Administrative detention is not the only structural feature of the criminal law that enables lawfare. One of the colonial legacies that has survived into a multitude of modern-day Indian laws is something known as the “twin test” for bail. With some variations, the “twin test” is a statutory proscription that prohibits a judge from granting bail to an accused individual if, among other things, the accusations against them appear to be prima facie true. As bail applications are argued before the commencement of the trial, at the stage of consideration, the judge has access only to the prosecution’s version of the case to make this determination. Judgments by the Supreme Court have further restricted the scope of the materials that the judge can consider at this stage, at the instance of the defense.[4] Attempts to challenge the “twin test” on the basis that it violates the presumption of innocence—and thereby, the right to life and liberty under the Indian Constitution—have been rebuffed.[5]

Two prominent statutes that encode the “twin test” are the Unlawful Activities (Prevention) Act [“the UAPA”] and the Prevention of Money Laundering Act [PMLA]. The first is India’s umbrella anti-terror legislation, and the second—as the name suggests—is a statute for the purpose of prosecuting and punishing money-laundering. These two statutes are particularly ripe instruments for lawfare: as experiences in multiple jurisdictions have shown, invocations of national security in the anti-terrorism context, and allegations of corruption in money-laundering cases, often result in judicial deference. When this judicial deference is coupled with something like the “twin test,” and that—in turn—is understood in light of the fact that criminal trials in India take decades to complete, these laws constitute powerful weapons for incarcerating individuals—whether dissidents or political opponents—for years on end without any trial or affirmative finding of guilt. This kind of lawfare differs slightly from the standard model, in that it is not a situation of a compromised trial, or a false conviction: but simply, lengthy imprisonment without trial (similar in nature to administrative detention).

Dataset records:
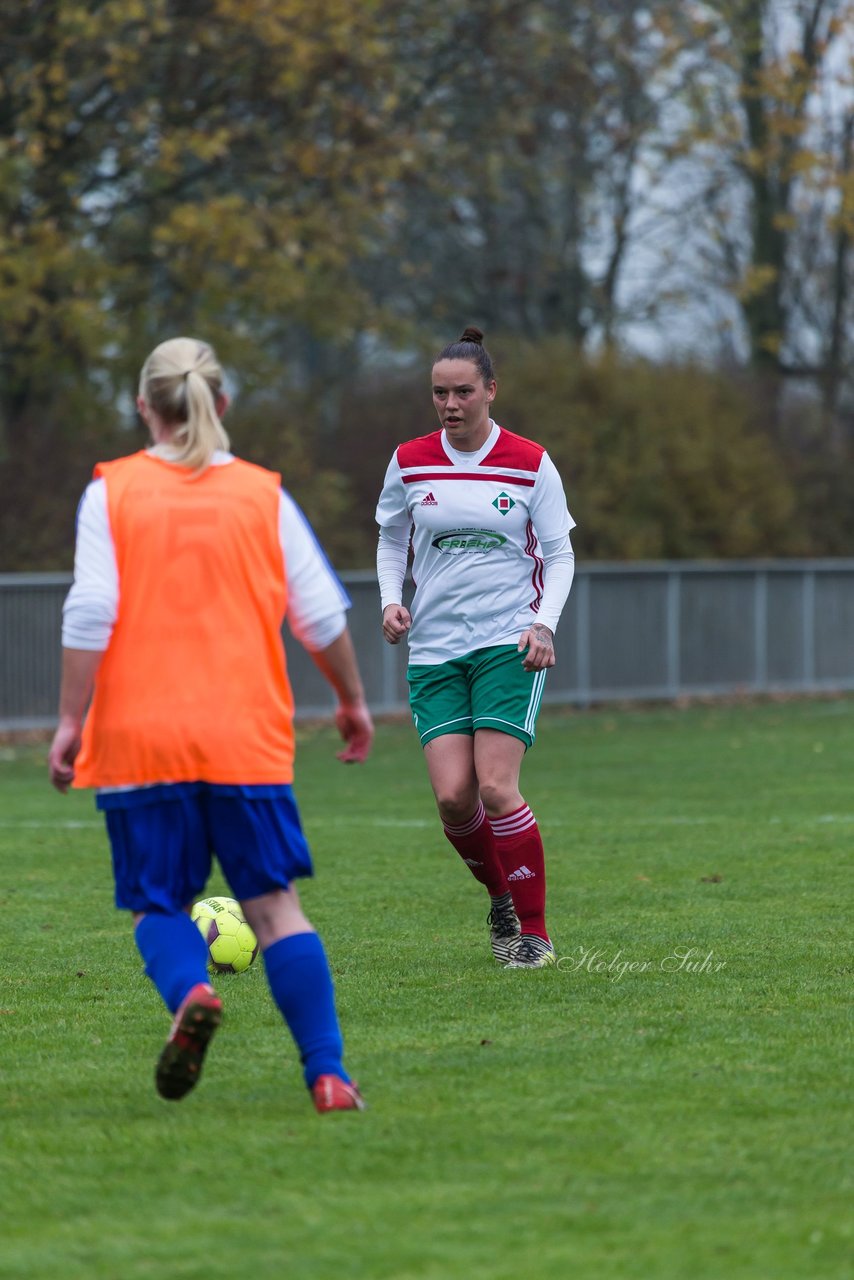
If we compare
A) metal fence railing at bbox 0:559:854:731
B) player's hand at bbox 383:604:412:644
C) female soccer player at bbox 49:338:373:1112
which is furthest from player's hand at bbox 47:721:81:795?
metal fence railing at bbox 0:559:854:731

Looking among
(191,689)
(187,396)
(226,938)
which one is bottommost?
(226,938)

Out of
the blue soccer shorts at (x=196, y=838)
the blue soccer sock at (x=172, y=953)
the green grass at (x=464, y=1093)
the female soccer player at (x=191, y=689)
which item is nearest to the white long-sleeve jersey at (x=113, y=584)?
the female soccer player at (x=191, y=689)

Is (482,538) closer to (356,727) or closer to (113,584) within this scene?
(356,727)

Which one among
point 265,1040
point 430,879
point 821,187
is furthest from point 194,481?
point 821,187

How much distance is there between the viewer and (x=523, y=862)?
670cm

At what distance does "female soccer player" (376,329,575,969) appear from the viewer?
665 centimetres

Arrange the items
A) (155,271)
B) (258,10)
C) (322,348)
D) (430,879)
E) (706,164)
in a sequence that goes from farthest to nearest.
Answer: (322,348)
(706,164)
(155,271)
(258,10)
(430,879)

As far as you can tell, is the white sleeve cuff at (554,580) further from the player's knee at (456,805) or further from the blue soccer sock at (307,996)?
the blue soccer sock at (307,996)

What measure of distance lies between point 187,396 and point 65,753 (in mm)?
864

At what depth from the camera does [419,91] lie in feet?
70.9

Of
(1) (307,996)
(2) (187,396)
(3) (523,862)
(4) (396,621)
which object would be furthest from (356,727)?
(3) (523,862)

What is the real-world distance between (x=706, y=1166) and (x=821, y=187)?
23085mm

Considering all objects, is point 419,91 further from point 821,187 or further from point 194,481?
point 194,481

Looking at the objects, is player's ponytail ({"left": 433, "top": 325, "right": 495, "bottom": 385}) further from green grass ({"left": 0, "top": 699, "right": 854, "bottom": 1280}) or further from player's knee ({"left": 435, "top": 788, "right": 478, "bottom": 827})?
green grass ({"left": 0, "top": 699, "right": 854, "bottom": 1280})
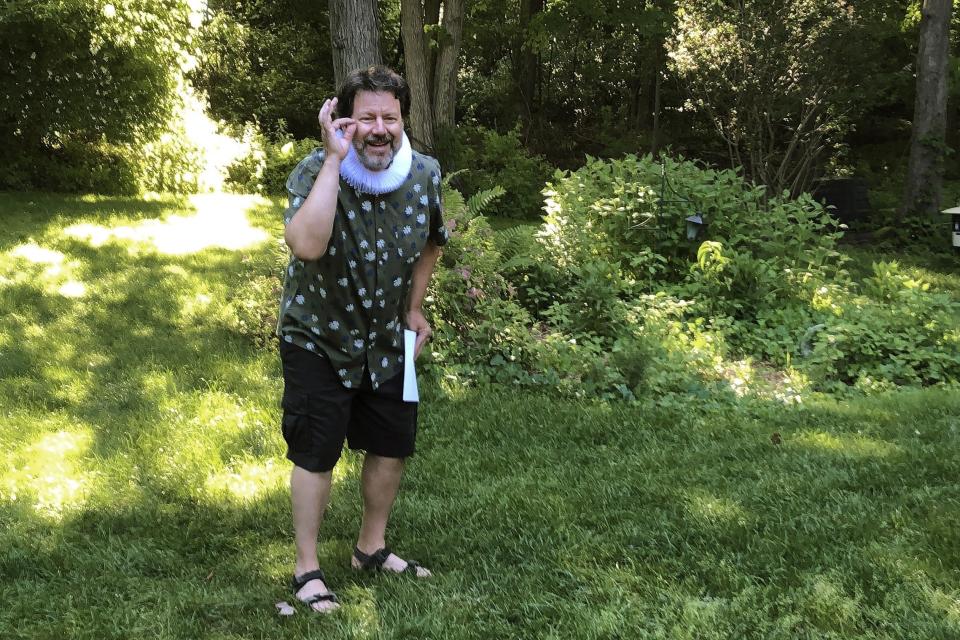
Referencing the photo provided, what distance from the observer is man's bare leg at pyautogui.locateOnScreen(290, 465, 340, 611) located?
2811 millimetres

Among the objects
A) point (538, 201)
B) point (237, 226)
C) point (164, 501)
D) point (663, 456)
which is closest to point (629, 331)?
point (663, 456)

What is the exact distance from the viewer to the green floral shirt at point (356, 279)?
269 centimetres

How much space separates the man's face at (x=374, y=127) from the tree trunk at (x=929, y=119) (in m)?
12.0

Work instructions
Extend the passage on lawfare and the "twin test" for bail in Indian law, picking up after its final sentence.

Expected answer
Public Interest Litigation and Locus Standi

The Indian legal landscape offers one other unique avenue for lawfare. In the 1980s, the Indian Supreme Court initiated the era of “public interest litigation,” which is still perceived to be amongst its most significant contributions to global jurisprudence. One of the key features of public interest litigation, Indian-style, is the relaxation of locus standi requirements: that is, anyone can bring a case, claiming that it is in the “public interest.” In its initial years, the Supreme Court attempted to contain this by insisting on certain requirements (such as a demonstrable violation of enforceable rights), but in more recent times, the admission of such cases has been purely up to the discretion of the Court.[6]

The result of this is that litigation that would otherwise be dismissed at the threshold on grounds of locus and maintainability is frequently admitted by Indian courts. This, in turn, creates a structure where people—including political forces—are incentivized to use the Court to achieve outcomes that cannot be achieved through the political process—and which would, in ordinary circumstances, be considered outside the court’s remit. Particularly spectacular recent examples of this include, for example, using public interest litigation to secure a judicial order directing the playing of the national anthem in all cinema halls, and—rather more seriously—a set of judicial orders where the Court directly supervised—and pushed—the creation of a citizenship register in an Indian border state—a long-standing political demand of ethno-nationalist groups, but which had nonetheless become stalled through the political process. These, thus, are some of the ways in which lawfare works in and through Indian legal institutions, in ways that are familiar to scholars of lawfare worldwide, but which also have a specific, local color, that must be understood on its own terms.


* Gautam Bhatia is a constitutional lawyer and scholar of comparative constitutional law. He lives and works in New Delhi, India.

[1] See, e.g., Valeria Vegh Weis, Indicators of Lawfare: Assessing the Criminalization of Progressive Politics in Latin America, MCLR+ (crimlrev.net) (Oct. 28, 2024).

[2] Article 22, Constitution of India.

[3] A.K. Gopalan vs State of Madras, 1950 SCR 88.

[4] National Investigation Agency vs Zahoor Ahmed Shah Watali, (2019) 5 SCC 1. 

[5] Kartar Singh vs State of Punjab, (1994) 4 SCC 569.

[6] See Anuj Bhuwania, Courting the People (CUP 2019).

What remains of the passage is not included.